Output the lines from the start of the items through the line containing "to 2018? rise" as a numbered list, and skip any blank lines.

### [RECORD SET]
++++
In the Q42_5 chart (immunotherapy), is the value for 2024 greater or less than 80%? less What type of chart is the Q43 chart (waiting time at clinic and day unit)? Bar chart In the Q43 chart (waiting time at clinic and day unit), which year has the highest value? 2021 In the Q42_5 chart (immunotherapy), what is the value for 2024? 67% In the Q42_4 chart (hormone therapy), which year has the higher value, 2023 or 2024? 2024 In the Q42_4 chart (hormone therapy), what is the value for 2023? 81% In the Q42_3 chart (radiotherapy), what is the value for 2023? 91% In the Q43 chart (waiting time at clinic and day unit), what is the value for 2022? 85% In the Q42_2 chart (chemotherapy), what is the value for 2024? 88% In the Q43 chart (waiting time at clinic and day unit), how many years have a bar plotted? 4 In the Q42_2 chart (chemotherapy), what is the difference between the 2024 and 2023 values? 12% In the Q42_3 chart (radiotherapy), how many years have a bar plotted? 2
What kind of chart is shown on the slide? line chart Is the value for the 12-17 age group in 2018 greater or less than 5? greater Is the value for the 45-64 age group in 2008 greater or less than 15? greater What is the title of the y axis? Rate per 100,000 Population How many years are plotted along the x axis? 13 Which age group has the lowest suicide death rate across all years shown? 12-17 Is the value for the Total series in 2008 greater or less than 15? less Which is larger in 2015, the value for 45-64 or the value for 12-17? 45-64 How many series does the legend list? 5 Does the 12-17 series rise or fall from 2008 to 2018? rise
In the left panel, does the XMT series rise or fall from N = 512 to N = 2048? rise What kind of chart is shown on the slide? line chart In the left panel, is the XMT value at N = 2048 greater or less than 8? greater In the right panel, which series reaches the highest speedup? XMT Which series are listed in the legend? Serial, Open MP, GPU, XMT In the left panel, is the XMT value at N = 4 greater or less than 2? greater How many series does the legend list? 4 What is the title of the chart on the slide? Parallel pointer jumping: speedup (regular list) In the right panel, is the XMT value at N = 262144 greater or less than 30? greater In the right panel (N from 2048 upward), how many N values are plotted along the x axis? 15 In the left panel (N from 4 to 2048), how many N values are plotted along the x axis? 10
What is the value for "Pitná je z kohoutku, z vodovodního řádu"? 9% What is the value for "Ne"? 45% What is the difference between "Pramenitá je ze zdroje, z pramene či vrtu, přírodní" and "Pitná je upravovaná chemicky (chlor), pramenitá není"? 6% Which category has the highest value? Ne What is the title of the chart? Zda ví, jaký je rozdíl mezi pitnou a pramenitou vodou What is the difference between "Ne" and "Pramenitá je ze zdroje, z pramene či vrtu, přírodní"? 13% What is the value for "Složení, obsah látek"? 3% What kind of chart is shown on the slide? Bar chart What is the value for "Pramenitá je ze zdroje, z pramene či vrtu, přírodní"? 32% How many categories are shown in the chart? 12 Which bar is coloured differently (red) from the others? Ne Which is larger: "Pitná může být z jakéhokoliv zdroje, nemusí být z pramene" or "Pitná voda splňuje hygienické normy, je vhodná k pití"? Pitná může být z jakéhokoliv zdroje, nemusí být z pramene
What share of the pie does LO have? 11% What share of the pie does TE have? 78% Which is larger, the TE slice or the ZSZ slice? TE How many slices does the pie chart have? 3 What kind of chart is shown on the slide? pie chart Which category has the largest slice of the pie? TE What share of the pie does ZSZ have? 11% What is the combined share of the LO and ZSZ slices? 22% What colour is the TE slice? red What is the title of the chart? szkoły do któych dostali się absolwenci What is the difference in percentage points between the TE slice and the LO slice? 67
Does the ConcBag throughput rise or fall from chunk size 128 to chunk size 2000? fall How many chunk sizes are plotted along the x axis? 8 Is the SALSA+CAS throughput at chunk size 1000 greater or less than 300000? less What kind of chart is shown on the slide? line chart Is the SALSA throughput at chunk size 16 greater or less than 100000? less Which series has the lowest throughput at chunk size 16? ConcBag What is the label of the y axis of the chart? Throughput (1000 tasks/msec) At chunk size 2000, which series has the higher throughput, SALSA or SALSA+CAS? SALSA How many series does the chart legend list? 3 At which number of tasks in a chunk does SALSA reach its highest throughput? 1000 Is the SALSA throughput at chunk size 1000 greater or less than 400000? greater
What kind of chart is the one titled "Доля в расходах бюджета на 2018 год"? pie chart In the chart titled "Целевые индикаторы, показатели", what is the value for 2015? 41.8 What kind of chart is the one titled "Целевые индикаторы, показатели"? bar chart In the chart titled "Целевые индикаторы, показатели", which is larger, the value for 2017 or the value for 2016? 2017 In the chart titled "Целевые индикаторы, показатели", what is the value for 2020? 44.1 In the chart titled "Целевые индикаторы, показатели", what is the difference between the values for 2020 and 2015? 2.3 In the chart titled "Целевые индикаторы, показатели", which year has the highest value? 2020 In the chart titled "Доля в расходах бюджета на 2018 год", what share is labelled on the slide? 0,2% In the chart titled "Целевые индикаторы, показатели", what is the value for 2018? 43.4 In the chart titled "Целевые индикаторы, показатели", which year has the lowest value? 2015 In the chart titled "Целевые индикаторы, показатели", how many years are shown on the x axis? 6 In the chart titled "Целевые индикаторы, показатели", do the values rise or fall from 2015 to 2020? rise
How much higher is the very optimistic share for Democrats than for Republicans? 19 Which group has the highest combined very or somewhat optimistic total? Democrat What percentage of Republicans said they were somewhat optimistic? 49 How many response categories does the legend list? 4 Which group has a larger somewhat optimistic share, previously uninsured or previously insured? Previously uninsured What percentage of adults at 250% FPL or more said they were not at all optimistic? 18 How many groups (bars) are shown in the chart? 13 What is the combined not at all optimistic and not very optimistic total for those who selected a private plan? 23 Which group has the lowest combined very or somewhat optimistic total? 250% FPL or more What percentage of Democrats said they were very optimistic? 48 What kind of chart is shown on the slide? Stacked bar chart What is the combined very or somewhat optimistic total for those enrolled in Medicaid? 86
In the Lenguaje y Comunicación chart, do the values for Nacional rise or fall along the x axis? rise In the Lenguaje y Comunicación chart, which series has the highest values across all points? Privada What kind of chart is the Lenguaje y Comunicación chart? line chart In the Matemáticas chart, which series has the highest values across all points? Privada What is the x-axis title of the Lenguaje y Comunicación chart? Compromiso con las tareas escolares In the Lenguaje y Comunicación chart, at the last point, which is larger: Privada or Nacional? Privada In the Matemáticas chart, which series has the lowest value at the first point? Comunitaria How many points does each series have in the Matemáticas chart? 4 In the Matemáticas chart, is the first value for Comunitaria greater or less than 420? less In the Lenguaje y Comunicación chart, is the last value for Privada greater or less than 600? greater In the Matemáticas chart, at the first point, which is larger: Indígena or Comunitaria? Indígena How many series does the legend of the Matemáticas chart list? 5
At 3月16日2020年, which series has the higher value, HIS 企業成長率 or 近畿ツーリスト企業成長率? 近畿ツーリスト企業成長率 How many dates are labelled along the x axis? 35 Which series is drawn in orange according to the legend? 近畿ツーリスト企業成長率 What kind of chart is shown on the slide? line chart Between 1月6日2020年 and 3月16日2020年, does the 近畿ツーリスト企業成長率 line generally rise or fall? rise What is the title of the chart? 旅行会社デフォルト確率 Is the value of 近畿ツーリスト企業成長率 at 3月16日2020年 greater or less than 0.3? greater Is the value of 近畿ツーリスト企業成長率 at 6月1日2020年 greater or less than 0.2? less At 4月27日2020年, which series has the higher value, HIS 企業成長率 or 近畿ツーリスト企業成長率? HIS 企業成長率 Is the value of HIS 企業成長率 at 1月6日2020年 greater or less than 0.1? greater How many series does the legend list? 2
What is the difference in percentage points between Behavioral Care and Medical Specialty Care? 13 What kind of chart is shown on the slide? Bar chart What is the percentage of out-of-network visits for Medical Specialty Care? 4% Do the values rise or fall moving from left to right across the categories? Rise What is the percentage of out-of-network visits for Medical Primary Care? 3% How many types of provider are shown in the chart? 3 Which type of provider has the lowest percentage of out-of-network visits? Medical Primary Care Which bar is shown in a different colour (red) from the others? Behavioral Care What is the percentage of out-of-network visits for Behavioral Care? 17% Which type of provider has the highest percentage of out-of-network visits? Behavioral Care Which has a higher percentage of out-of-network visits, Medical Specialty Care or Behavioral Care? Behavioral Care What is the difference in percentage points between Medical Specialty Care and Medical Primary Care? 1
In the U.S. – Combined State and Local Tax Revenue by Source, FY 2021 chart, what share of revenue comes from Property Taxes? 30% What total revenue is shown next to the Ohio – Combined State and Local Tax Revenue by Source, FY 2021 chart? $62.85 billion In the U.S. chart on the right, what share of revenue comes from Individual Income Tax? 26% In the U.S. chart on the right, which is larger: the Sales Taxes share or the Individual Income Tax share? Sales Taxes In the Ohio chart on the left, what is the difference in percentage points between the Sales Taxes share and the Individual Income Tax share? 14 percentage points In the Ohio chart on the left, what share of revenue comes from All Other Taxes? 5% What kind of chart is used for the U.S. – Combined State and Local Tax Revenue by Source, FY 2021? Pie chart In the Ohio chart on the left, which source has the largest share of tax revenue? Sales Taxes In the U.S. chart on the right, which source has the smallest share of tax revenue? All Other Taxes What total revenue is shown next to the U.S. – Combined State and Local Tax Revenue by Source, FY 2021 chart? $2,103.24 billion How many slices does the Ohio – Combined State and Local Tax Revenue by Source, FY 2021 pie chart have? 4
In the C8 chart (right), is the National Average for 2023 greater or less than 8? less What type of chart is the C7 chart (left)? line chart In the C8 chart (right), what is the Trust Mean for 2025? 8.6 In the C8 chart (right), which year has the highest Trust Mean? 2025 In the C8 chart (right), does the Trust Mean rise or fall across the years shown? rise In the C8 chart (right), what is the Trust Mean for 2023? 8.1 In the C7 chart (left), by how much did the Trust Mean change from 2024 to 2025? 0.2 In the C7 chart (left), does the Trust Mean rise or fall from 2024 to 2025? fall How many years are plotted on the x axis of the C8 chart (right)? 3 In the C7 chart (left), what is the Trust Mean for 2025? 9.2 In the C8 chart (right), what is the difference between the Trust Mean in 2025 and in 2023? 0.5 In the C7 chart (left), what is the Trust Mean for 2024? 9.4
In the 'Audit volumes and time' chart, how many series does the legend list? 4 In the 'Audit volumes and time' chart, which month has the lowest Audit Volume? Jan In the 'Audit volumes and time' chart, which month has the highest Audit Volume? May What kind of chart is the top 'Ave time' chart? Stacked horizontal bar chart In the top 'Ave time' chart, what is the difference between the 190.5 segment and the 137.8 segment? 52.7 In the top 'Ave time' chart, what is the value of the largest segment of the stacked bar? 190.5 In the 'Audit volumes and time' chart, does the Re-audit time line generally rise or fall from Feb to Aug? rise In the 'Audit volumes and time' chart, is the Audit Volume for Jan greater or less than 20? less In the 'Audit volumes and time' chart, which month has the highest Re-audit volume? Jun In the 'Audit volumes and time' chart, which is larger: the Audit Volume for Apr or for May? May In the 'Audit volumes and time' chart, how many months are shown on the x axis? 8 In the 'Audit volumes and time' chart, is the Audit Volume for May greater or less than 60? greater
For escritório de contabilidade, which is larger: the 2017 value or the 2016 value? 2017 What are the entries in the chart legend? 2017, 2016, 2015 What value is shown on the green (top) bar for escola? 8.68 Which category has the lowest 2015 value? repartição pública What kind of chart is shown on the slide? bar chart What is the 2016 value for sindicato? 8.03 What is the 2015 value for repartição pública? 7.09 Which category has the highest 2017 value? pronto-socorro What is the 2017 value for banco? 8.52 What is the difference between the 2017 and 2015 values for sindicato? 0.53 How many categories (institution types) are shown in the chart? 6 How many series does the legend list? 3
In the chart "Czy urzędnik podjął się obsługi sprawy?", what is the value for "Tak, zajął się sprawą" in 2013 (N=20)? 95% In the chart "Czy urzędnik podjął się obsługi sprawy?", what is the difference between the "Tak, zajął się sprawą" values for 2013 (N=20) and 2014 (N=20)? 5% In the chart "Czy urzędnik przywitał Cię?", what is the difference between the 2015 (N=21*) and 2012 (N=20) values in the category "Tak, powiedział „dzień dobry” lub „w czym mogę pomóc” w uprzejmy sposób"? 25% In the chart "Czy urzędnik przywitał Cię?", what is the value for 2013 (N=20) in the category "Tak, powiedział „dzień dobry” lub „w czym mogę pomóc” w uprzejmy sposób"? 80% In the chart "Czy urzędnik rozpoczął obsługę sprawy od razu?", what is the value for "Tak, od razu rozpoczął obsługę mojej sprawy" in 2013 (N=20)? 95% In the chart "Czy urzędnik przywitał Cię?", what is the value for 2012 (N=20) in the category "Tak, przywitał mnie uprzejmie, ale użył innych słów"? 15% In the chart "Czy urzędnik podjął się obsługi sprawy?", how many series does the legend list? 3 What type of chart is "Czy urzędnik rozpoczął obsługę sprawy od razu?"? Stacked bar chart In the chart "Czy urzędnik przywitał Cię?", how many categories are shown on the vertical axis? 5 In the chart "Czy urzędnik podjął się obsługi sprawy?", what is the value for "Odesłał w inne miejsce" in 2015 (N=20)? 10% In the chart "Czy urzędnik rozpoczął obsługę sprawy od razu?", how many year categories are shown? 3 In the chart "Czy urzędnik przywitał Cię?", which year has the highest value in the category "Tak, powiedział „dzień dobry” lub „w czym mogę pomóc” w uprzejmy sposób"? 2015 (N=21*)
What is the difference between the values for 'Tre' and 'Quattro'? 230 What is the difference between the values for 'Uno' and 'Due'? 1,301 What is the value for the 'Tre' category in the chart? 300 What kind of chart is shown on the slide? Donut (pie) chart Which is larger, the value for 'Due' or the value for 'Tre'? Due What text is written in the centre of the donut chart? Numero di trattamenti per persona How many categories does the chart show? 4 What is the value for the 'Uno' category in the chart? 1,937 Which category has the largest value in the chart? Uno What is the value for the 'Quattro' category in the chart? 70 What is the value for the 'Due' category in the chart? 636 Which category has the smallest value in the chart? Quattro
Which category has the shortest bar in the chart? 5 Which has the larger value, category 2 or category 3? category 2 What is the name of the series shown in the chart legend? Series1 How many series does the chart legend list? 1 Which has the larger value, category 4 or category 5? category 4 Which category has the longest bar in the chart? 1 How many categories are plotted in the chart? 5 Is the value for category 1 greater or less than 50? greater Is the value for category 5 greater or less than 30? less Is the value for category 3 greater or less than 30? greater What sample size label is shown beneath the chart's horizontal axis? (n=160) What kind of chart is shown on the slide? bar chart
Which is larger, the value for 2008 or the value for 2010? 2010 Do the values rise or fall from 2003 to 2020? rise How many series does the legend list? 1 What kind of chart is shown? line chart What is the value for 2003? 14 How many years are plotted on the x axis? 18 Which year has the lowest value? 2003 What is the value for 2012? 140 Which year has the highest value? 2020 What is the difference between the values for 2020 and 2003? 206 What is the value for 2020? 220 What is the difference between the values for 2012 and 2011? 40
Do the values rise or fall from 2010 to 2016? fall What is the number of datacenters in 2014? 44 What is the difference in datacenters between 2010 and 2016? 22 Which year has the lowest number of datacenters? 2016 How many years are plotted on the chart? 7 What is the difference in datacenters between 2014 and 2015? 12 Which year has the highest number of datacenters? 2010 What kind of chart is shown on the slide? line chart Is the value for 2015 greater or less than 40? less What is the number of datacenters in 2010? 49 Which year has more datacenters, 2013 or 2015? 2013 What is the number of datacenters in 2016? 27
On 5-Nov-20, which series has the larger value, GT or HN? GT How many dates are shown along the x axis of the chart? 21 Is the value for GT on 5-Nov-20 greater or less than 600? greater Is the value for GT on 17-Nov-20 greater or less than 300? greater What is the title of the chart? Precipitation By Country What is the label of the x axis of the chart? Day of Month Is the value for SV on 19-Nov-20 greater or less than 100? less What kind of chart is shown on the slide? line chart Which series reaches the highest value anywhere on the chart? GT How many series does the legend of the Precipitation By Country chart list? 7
++++
### [SOLUTION TO THE EXERCISE]
1. In the Q42_5 chart (immunotherapy), is the value for 2024 greater or less than 80%? less What type of chart is the Q43 chart (waiting time at clinic and day unit)? Bar chart In the Q43 chart (waiting time at clinic and day unit), which year has the highest value? 2021 In the Q42_5 chart (immunotherapy), what is the value for 2024? 67% In the Q42_4 chart (hormone therapy), which year has the higher value, 2023 or 2024? 2024 In the Q42_4 chart (hormone therapy), what is the value for 2023? 81% In the Q42_3 chart (radiotherapy), what is the value for 2023? 91% In the Q43 chart (waiting time at clinic and day unit), what is the value for 2022? 85% In the Q42_2 chart (chemotherapy), what is the value for 2024? 88% In the Q43 chart (waiting time at clinic and day unit), how many years have a bar plotted? 4 In the Q42_2 chart (chemotherapy), what is the difference between the 2024 and 2023 values? 12% In the Q42_3 chart (radiotherapy), how many years have a bar plotted? 2
2. What kind of chart is shown on the slide? line chart Is the value for the 12-17 age group in 2018 greater or less than 5? greater Is the value for the 45-64 age group in 2008 greater or less than 15? greater What is the title of the y axis? Rate per 100,000 Population How many years are plotted along the x axis? 13 Which age group has the lowest suicide death rate across all years shown? 12-17 Is the value for the Total series in 2008 greater or less than 15? less Which is larger in 2015, the value for 45-64 or the value for 12-17? 45-64 How many series does the legend list? 5 Does the 12-17 series rise or fall from 2008 to 2018? rise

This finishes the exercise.